- _EXERCISE DETAILS_:
Please render the lines below as a JSON list of strings, one string per line, with blank lines left out.
────
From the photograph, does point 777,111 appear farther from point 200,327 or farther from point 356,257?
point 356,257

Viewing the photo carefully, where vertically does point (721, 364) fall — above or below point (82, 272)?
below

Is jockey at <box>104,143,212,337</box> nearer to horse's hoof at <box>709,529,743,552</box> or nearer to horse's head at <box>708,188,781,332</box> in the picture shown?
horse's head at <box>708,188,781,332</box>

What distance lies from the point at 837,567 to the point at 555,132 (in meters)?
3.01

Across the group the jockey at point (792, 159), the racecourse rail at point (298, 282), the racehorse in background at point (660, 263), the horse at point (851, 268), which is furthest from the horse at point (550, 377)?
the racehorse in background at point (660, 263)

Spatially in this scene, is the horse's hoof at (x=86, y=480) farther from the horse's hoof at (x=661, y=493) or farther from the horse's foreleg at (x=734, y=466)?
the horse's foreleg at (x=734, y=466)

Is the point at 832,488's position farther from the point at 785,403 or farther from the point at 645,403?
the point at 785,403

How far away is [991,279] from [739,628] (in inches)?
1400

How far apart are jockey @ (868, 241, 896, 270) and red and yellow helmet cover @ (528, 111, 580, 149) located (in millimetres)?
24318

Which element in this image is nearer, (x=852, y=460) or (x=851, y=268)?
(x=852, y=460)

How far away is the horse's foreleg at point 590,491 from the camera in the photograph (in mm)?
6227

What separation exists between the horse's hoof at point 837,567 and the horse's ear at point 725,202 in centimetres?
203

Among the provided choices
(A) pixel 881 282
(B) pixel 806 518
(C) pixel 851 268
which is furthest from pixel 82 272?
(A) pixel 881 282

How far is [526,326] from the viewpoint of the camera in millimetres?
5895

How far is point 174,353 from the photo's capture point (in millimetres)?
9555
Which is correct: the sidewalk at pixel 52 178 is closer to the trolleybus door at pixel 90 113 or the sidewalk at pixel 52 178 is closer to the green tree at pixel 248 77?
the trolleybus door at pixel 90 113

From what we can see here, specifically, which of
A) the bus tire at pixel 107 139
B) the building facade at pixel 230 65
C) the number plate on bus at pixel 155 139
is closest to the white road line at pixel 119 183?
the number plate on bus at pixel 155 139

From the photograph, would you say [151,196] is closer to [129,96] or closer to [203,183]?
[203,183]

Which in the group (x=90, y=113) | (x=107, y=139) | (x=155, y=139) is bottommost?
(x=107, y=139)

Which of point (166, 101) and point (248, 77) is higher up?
────
- _FINISHED EXERCISE_:
[
  "From the photograph, does point 777,111 appear farther from point 200,327 or farther from point 356,257?",
  "point 356,257",
  "Viewing the photo carefully, where vertically does point (721, 364) fall — above or below point (82, 272)?",
  "below",
  "Is jockey at <box>104,143,212,337</box> nearer to horse's hoof at <box>709,529,743,552</box> or nearer to horse's head at <box>708,188,781,332</box> in the picture shown?",
  "horse's head at <box>708,188,781,332</box>",
  "What distance lies from the point at 837,567 to the point at 555,132 (in meters)?",
  "3.01",
  "Across the group the jockey at point (792, 159), the racecourse rail at point (298, 282), the racehorse in background at point (660, 263), the horse at point (851, 268), which is furthest from the horse at point (550, 377)?",
  "the racehorse in background at point (660, 263)",
  "Spatially in this scene, is the horse's hoof at (x=86, y=480) farther from the horse's hoof at (x=661, y=493) or farther from the horse's foreleg at (x=734, y=466)?",
  "the horse's foreleg at (x=734, y=466)",
  "Is the point at 832,488's position farther from the point at 785,403 or farther from the point at 645,403?",
  "the point at 785,403",
  "How far away is [991,279] from [739,628] (in inches)?",
  "1400",
  "How far apart are jockey @ (868, 241, 896, 270) and red and yellow helmet cover @ (528, 111, 580, 149) located (in millimetres)?",
  "24318",
  "Which element in this image is nearer, (x=852, y=460) or (x=851, y=268)?",
  "(x=852, y=460)",
  "How far away is the horse's foreleg at point 590,491 from the camera in the photograph (in mm)?",
  "6227",
  "What separation exists between the horse's hoof at point 837,567 and the horse's ear at point 725,202 in centimetres?",
  "203",
  "Among the provided choices",
  "(A) pixel 881 282",
  "(B) pixel 806 518",
  "(C) pixel 851 268",
  "which is furthest from pixel 82 272?",
  "(A) pixel 881 282",
  "How far is [526,326] from the viewpoint of the camera in millimetres?",
  "5895",
  "How far is point 174,353 from the photo's capture point (in millimetres)?",
  "9555",
  "Which is correct: the sidewalk at pixel 52 178 is closer to the trolleybus door at pixel 90 113 or the sidewalk at pixel 52 178 is closer to the green tree at pixel 248 77?",
  "the trolleybus door at pixel 90 113",
  "From what we can see here, specifically, which of",
  "A) the bus tire at pixel 107 139",
  "B) the building facade at pixel 230 65",
  "C) the number plate on bus at pixel 155 139",
  "is closest to the white road line at pixel 119 183?",
  "the number plate on bus at pixel 155 139",
  "From the photograph, would you say [151,196] is closer to [129,96] or closer to [203,183]?",
  "[203,183]",
  "Which in the group (x=90, y=113) | (x=107, y=139) | (x=155, y=139) is bottommost?",
  "(x=107, y=139)",
  "Which of point (166, 101) and point (248, 77) is higher up?"
]